▶ _Gekozen fragment_:
----------
In januari 1947 landde Simone de Beauvoir (1908-1986) op La Guardia Airport New York voor een viermaandelijks bezoek aan de States.
Ze reisde van de Oost- naar de Westkust met de trein, auto, en zelfs met een Greyhound-bus. Ze vertelde haar belevenissen in haar persoonlijk dagboek. ‘L’ Amerique au jour le jour.’
Ze verbleef er 116 dagen, reisde door 19 staten en bezocht 49 steden.
‘Sous les Etoiles’ Gallery, 100 Crosby street 603 NY, presenteert nu ‘1947, Simone de Beauvoir in America’, a photographic journey inspired by her diary ‘L’ Amerique au jour le jour’ (eerste editie verscheen in 1954, volgens de Amerikanen in 1948 en in de USA in …1999, naar een eerste vertaling in het Engels in 1952 in Groot Brittannië gepubliceerd.)
----------
▶ _Schriftelijke opdracht 1_:
Geef alle items onder "Afbeeldingen met korte bijschriften" hieronder letterlijk terug. Laat de afbeeldingen zelf weg.

Afbeeldingen met korte bijschriften:
----------
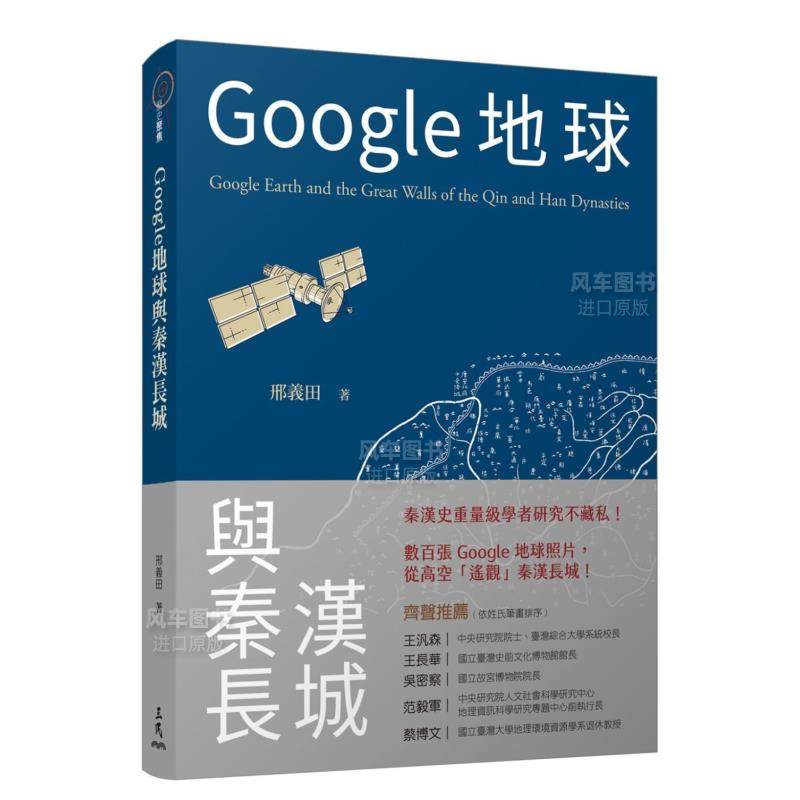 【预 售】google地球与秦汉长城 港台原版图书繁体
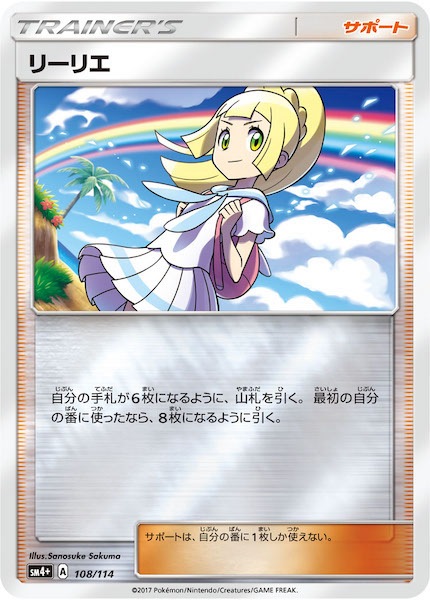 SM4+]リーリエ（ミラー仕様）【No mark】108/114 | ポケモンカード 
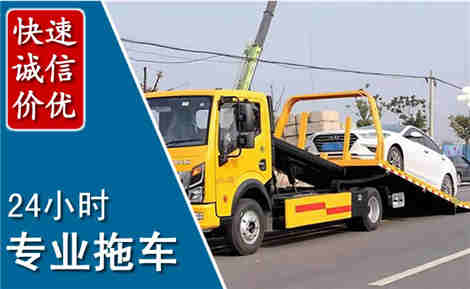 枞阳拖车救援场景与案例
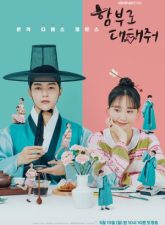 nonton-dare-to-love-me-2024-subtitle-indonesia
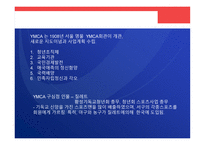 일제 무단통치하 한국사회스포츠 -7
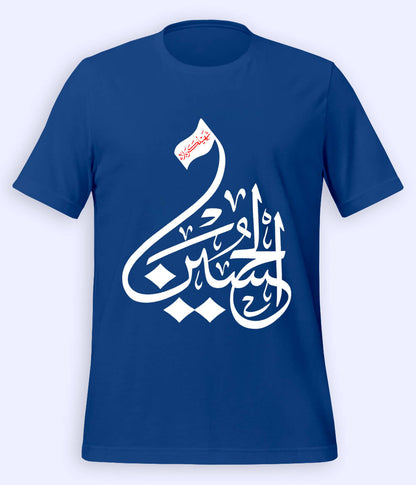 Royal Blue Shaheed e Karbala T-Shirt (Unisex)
----------
▶ _Schriftelijke opdracht 2_:
Hoeveel dagen verbleef Simone de Beauvoir volgens het gekozen fragment in Amerika?

▶ _Jouw oplossing 1_:
 【预 售】google地球与秦汉长城 港台原版图书繁体
 SM4+]リーリエ（ミラー仕様）【No mark】108/114 | ポケモンカード 
 枞阳拖车救援场景与案例
 nonton-dare-to-love-me-2024-subtitle-indonesia
 일제 무단통치하 한국사회스포츠 -7
 Royal Blue Shaheed e Karbala T-Shirt (Unisex)

▶ _Jouw oplossing 2_:
116 dagen.